▸ **Page extract**
- - - - - - -
CNN (Convolutional Neural Networks)

Aug 30, 2025

Updated 2 months ago

2 min read

CNN (Convolutional Neural Networks)

A CNN is a specialized deep-learning model designed mainly for object recognition tasks such as image classification, detection, and segmentation. CNNs are used in scenarios like autonomous vehicles, security systems, and medical imaging, where visual understanding is required.

Convolutional neural network (CNN) architecture showing input image, convolution layers, pooling, feature extraction, fully connected layers, and softmax output classification

Layers Used in CNN

1. Input Layer

This is where the raw image is given to the model.
The input usually has width × height × depth (channels).
It only holds the pixel data—no processing happens here.

2. Convolutional Layer

Core layer of CNNs, used to extract features.
Applies filters/kernels (e.g., 3×3, 5×5) that slide over the image.
Each filter performs element-wise multiplication with the image region.
- - - - - - -
▸ **Activity**
Write the next part of the page on convolutional neural networks, picking up after its last sentence.
- - - - - - -
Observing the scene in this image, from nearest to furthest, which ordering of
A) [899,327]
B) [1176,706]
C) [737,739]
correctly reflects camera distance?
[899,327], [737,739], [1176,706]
- - - - - - -
▸ **Output for this exercise**
Output is a feature map showing detected patterns (edges, textures, shapes).

3. Activation Layer

Adds non-linearity to the model.
Applied element-wise on output of the convolution layer.
Common activation functions:
- ReLU $(x) = ma x (0, x)$
- Tanh $(x) = \frac{1}{1 + e ^{- x}}$ (-1 to 1)
- Leaky ReLU $(x) = \frac{e ^{x} - e ^{- x}}{e ^{x} + e ^{- x}}$

4. Pooling Layer

Reduces the spatial size of feature maps.
Helps:
- Lower computation
- Prevent overfitting
Common types:
- Max Pooling (takes the maximum value)
- Average Pooling (takes the average value)

5. Flattening

Converts the 2D feature maps into a 1D vector.
This vector is then fed to fully connected layers.

6. Fully Connected Layer (Dense Layer)

Each neuron is connected to all neurons in the previous layer.
Performs the final classification or regression.

7. Output Layer

Produces the final prediction.
For classification:
- Uses Sigmoid (binary)
- Softmax (multi-class)
Converts outputs into probability scores.

Advantages of CNN

Excellent at detecting patterns and features in images, videos, and audio.
Robust to translation, rotation, and scaling invariance.
Supports end-to-end training without the need for manual feature extraction.
Can handle large datasets and achieve high accuracy.

Disadvantages of CNN

Computationally expensive to train and requires significant memory.
Prone to overfitting if not enough data or proper regularization is used.
Requires large amounts of labeled data for training.
Interpretability is limited — it’s hard to understand exactly what the network has learned.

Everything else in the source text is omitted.